Ron Lemon, county legislator, said one thing that would be discussed at an upcoming legislature meeting would be the costs for assigned legal counsel. He believed that one legislator would present a resolution that instead of just assigning counsel from within the county, maybe sharing with other counties would work. Feedback that Lemon has gotten suggests that people are not in favor of this, since it takes work away from county practitioners. He said that he was going to get more information on this issue in order to make the best-educated decision possible. A second concern is over the costs of social service benefits the county incurs. One person wrote a letter to the editor suggesting residency requirements in Chautauqua County for benefits. Lemon noted that this is a state-controlled issue, not local. A study showed that there is an average of 700 applicants per month in Chautauqua County, with only 20 from out of state. Each case is judged on its own merit. Lemon also stated that the Welfare to Work program has saved the county over $20 million since 2010 with its Front End Detection System. This FEDS oversight program makes sure that recipients are only receiving benefits to which they are entitled.

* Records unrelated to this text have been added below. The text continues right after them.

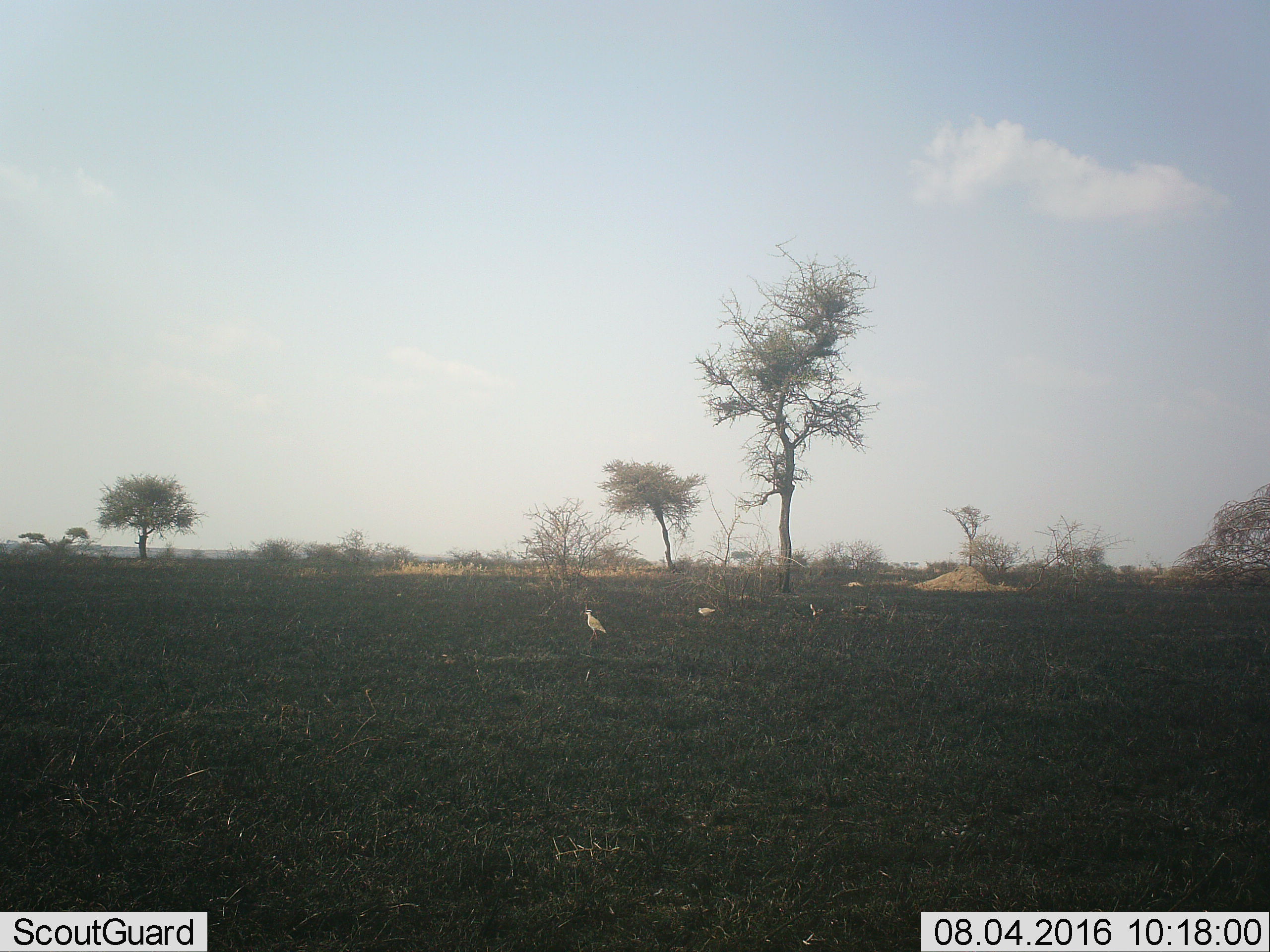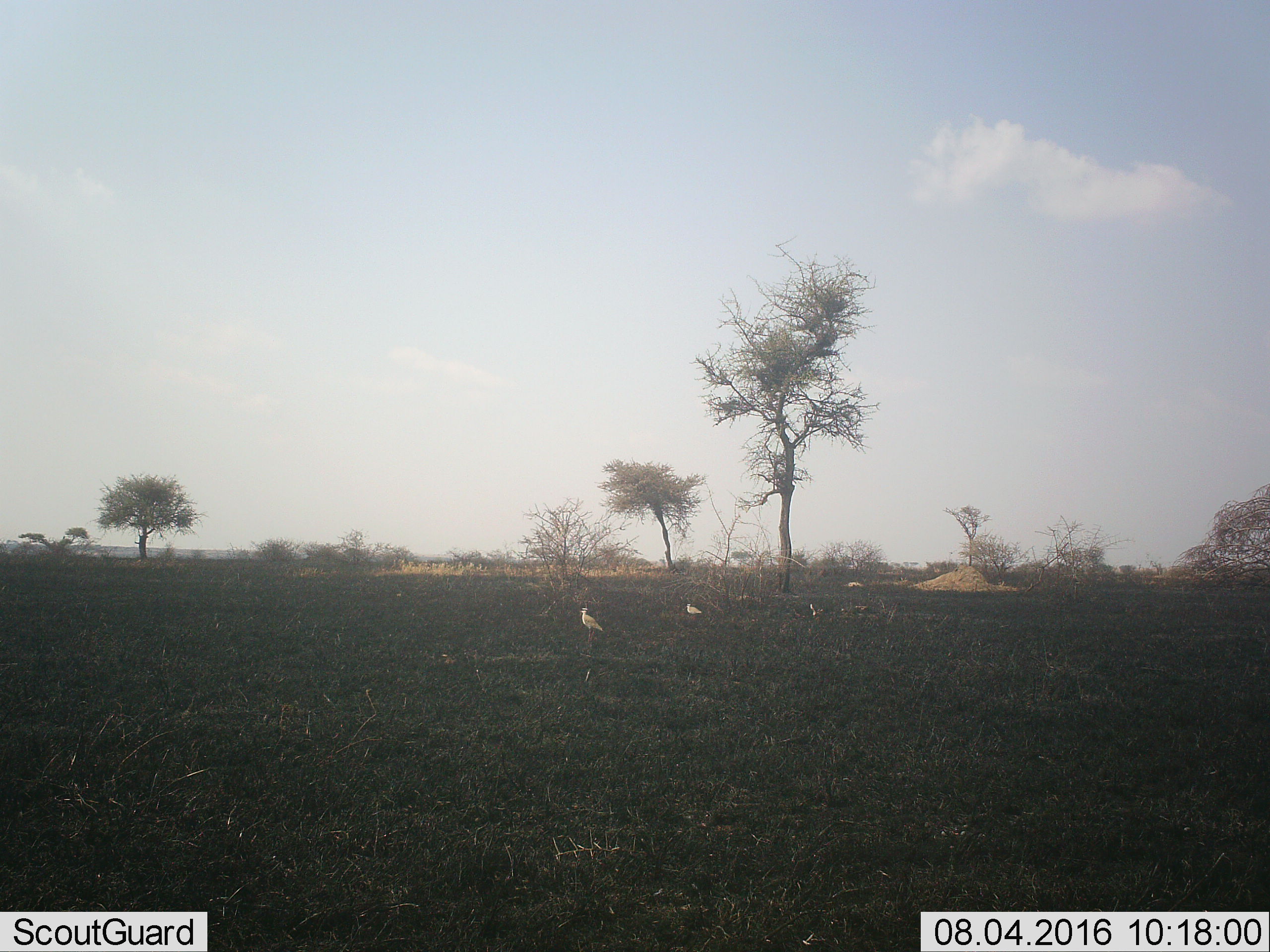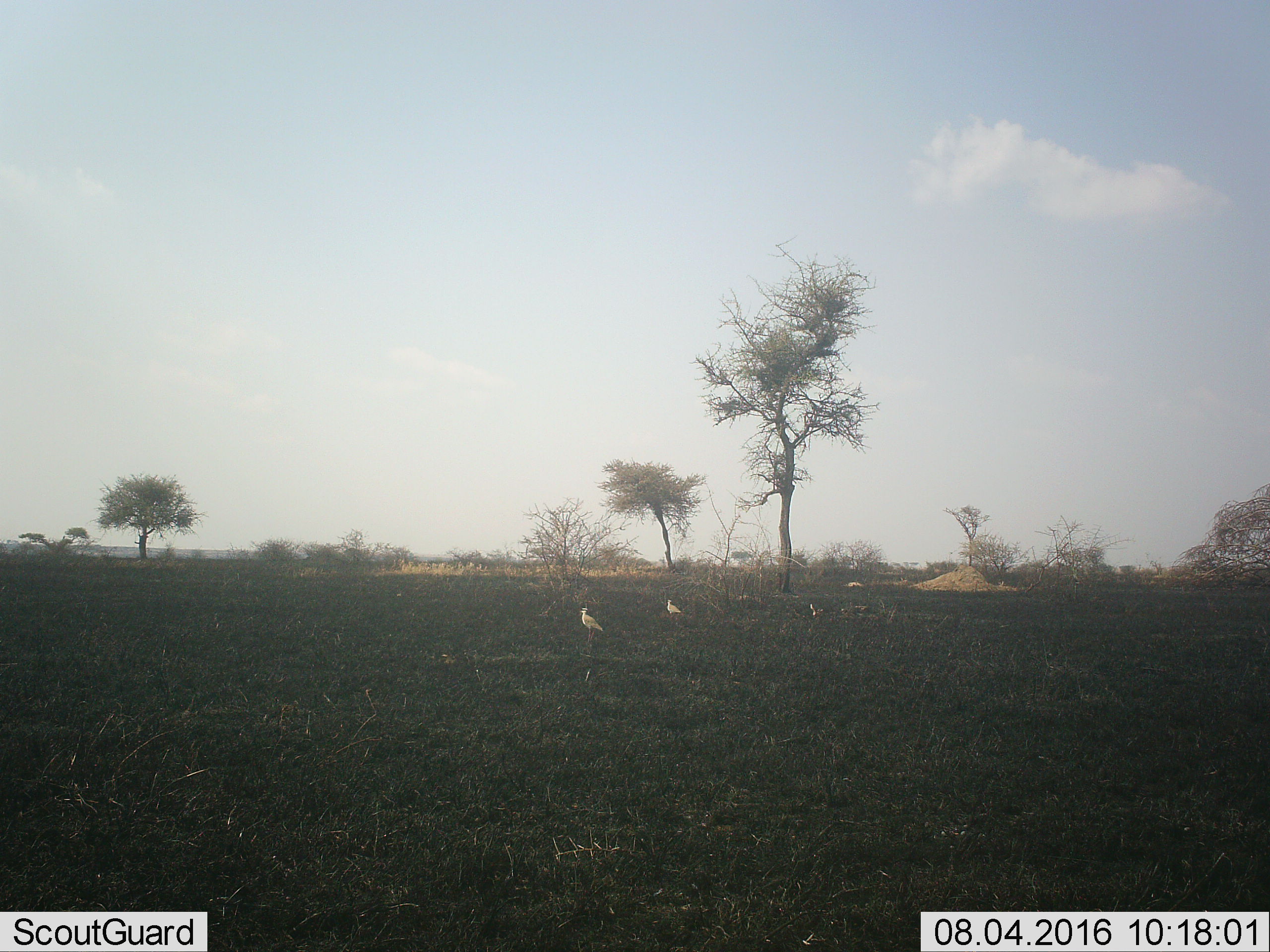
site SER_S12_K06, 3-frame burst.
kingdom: Animalia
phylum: Chordata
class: Aves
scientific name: Aves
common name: bird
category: birdother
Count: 2.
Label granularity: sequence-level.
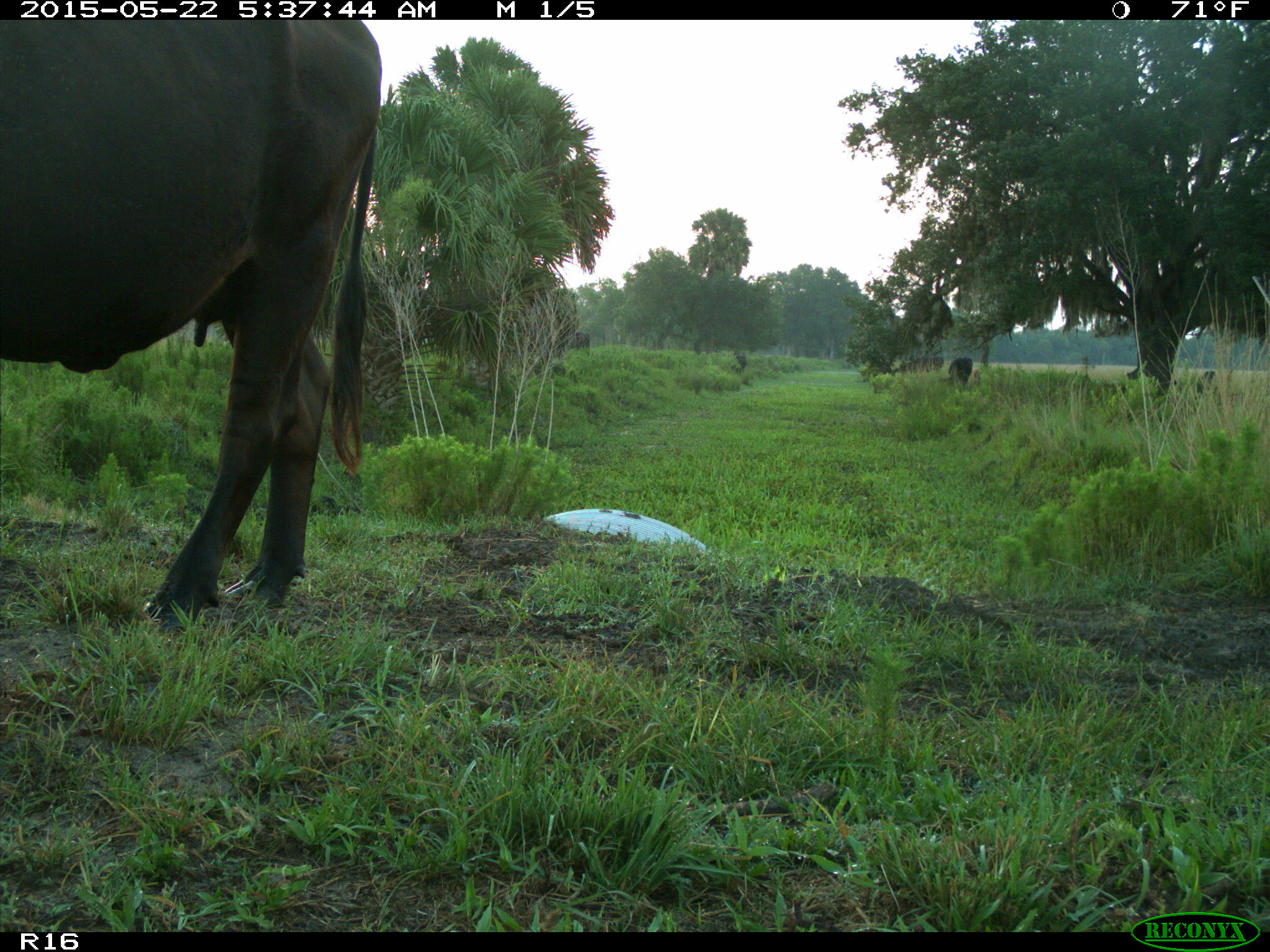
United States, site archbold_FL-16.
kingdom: Animalia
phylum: Chordata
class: Mammalia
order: Artiodactyla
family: Bovidae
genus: Bos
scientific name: Bos taurus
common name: domestic cow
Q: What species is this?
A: Bos taurus (domestic cow).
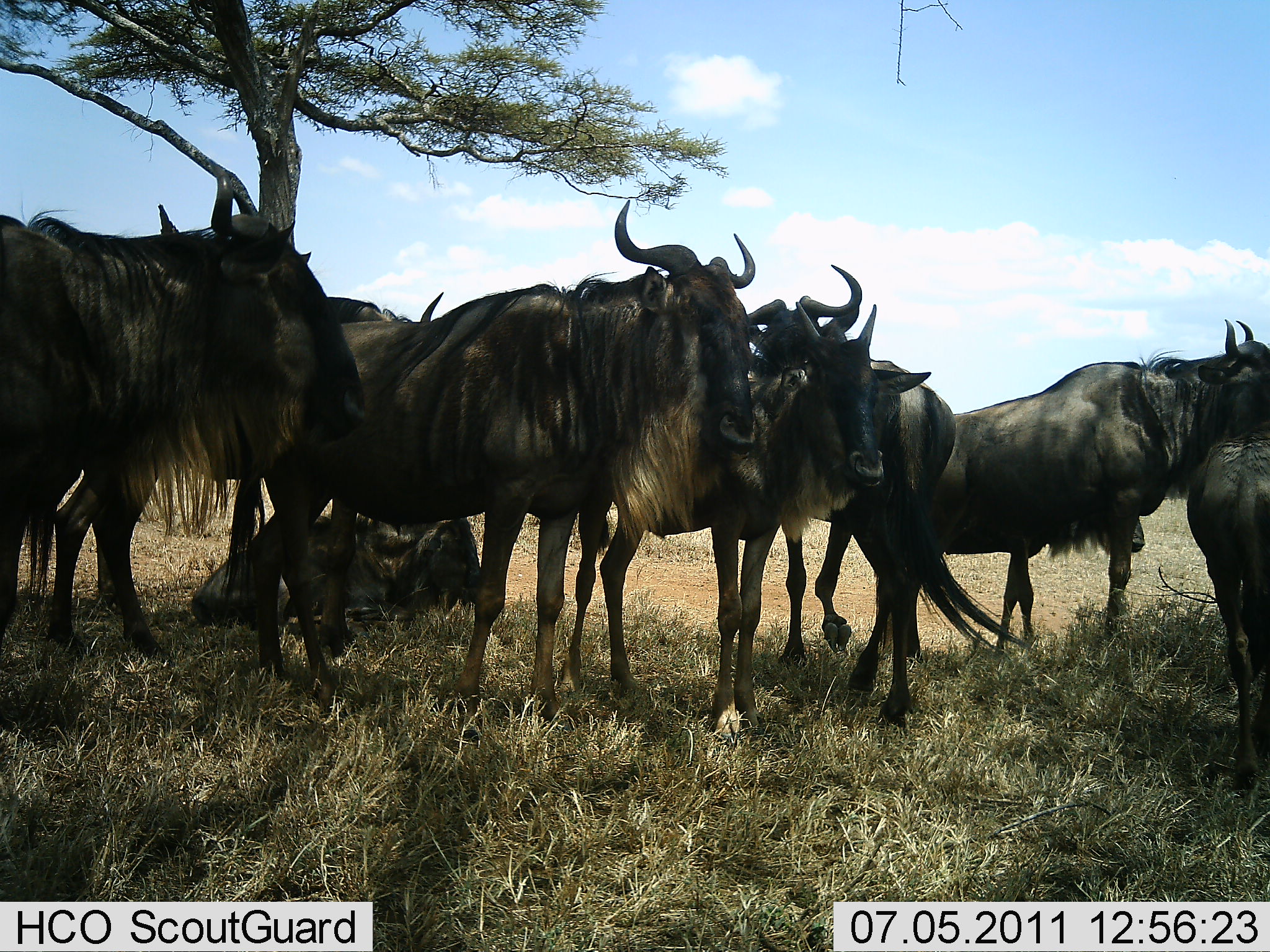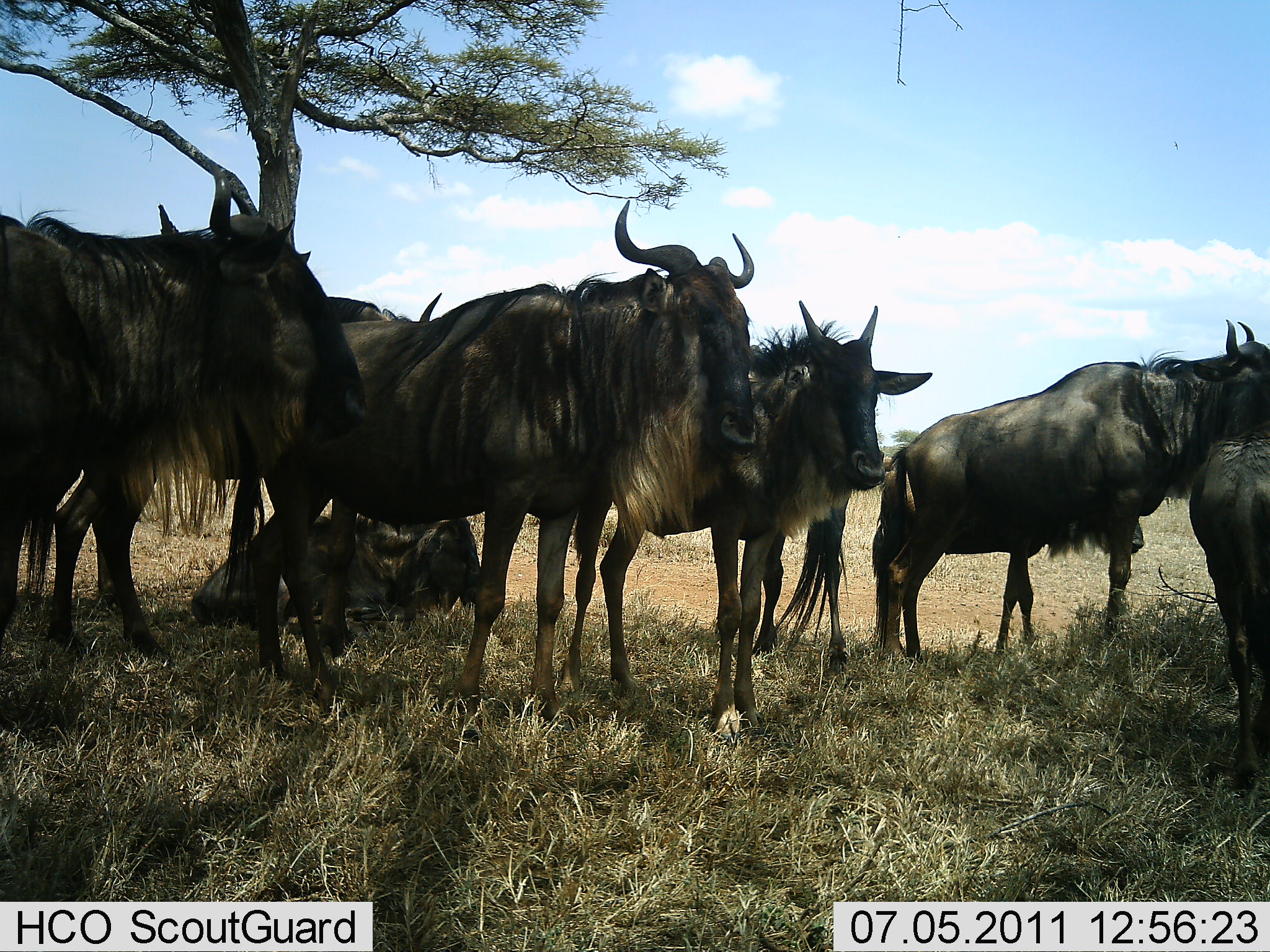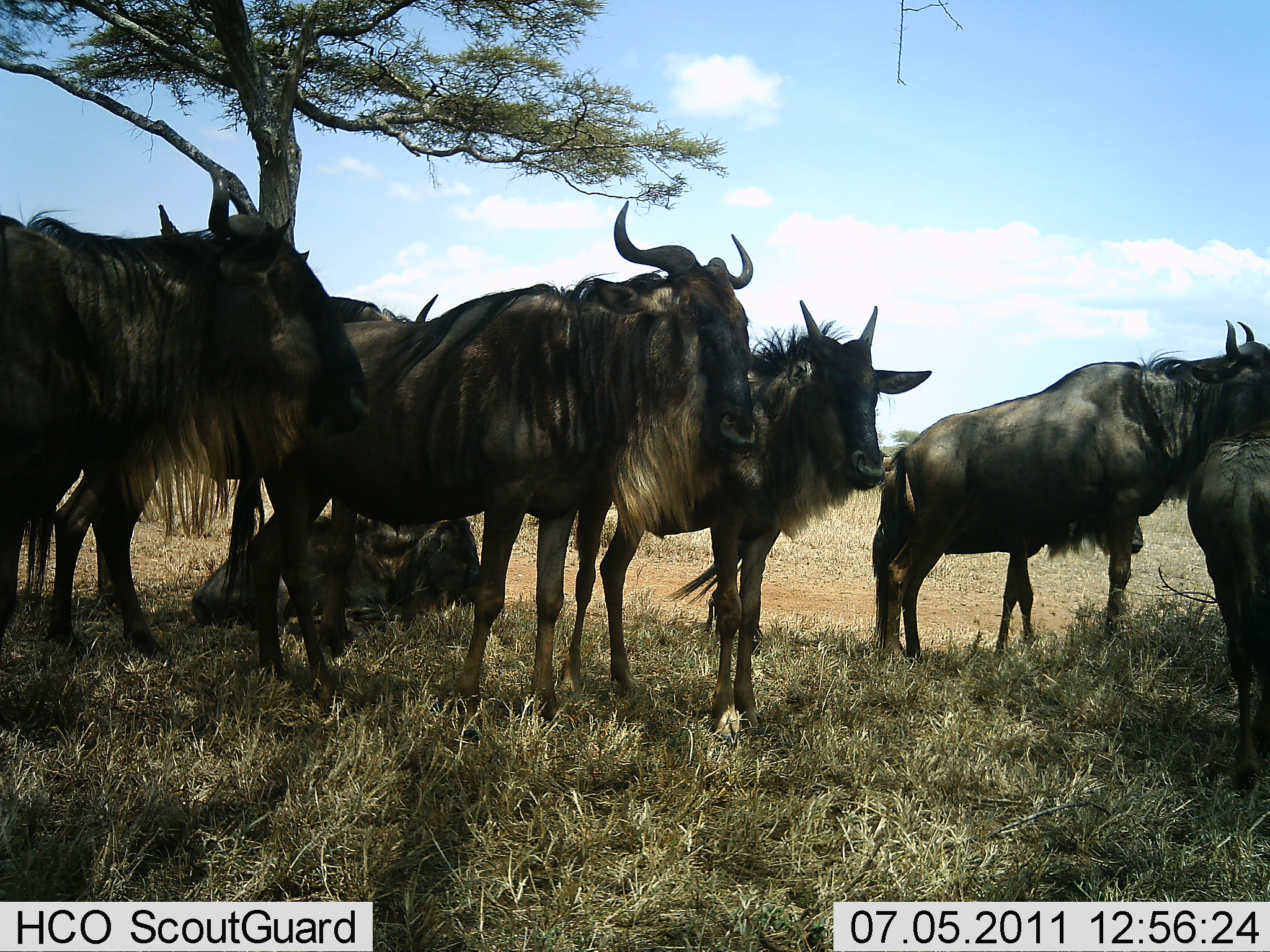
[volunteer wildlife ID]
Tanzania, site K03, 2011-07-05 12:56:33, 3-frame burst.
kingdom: Animalia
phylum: Chordata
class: Mammalia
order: Artiodactyla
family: Bovidae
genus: Connochaetes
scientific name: Connochaetes taurinus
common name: blue wildebeest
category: wildebeest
Wildebeest (blue wildebeest) (Connochaetes taurinus), count 8. Behavior (volunteer vote fractions): standing 91%, resting 64%, moving 45%, interacting 18%. Young present (vote fraction): 0%. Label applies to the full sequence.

Councilman Terry Walker read a letter from Roland Swanson tendering his resignation form the Memorial Day Committee. Swanson gave a recommendation for someone to take his place on the committee. Board members discussed the possibility of some kind of recognition from the town for his many services to the community.
Cemetery caretaker Alan Short's report stated that the new sign was up in Riverside Cemetery. Everything was under control in the cemeteries.
The next regular meeting of the Poland Town Board will be held on Tuesday, Sept. 9, at 7 p.m. in the town hall. Snow will be available at 5:30 p.m. to meet with residents about any concerns. Residents are encouraged to attend and see their elected officials in action.